I’m buzzing from a) Doug McLennan’s FANTASTIC talk at our final Dynamic Adaptability session in Seattle b) free in flight wireless Internet c) Seattle coffee.
We’ll be posting Doug’s slides and the video of the session up here as soon as possible, but I wanted to share a few takeaways. Doug spoke about the way that the Internet is changing how we communicate and consume culture, and what that means for cultural institutions. One of his key points was that technology enables us to more easily do things that we do anyway–communicate, connect, talk to one another, share things, make things. His main point was deceptively simple: you need to know why you do what you do in order to know how best to do it, and what technology can help you. Some other points:
- We’ve shifted from a mass culture model to a niche culture model. The mass culture model wants to find what is least offensive to the most people. In a niche culture model, the audience doesn’t have tolerance for the “mushy middle”, they want what they want…or they’ll get it somewhere else.

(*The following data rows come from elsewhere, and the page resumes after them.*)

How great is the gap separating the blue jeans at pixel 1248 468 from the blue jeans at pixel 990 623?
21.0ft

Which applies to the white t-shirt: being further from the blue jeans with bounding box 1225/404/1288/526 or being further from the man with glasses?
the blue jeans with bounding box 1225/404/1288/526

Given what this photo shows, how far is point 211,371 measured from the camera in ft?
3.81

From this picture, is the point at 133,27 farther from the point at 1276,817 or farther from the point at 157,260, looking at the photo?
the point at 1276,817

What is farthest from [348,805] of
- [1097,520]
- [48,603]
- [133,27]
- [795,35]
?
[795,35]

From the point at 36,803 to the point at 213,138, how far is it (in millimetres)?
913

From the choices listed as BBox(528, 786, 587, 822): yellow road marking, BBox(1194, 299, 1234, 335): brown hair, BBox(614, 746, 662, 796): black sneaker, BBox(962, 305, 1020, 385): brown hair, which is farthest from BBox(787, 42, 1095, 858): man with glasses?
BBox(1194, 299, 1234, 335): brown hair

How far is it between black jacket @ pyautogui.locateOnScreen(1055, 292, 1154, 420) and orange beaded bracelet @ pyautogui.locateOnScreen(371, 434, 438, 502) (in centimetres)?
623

- Assessments of your audience by demographic characteristics are nice, but they still leave a lot of questions unanswered. Its not just who the audience is, but what they do, why and how. Ask them.
- Whereas content is becoming niche, infrastructure is moving toward open source.
- We are moving from the “attention economy,” where sellers have to compete for the attention of the potential buyer to the “intention economy,” where buyers claim their intent to buy and sellers create a relationship with them to get their business. Behaving like we’re in a mass market economy is a recipe for failure.
- There is plenty of content, don’t add to the noise unless you add something your consumers specifically value.
- Its all about creating a strong community around why you exist. Many in the arts are experiencing a “crisis of constituency” because they haven’t clearly defined the “why” in terms that matter to people.
- There is not one online strategy that will work for all generations.
- Rather than a producer of content, arts institutions should rethink themselves as a provider of infrastructure for the cultural experience to occur
- How to motivate people to do something once they visit you online? Motivate the desire for social capital (e.g. Guardian MP investigation).
- To get people engaged you need their attention, a reputation, and a community (eg. TED conference is now an online community of ideas as well as a network of advocates in the “real” world)
These are just notes, more later when I post up the video and slides.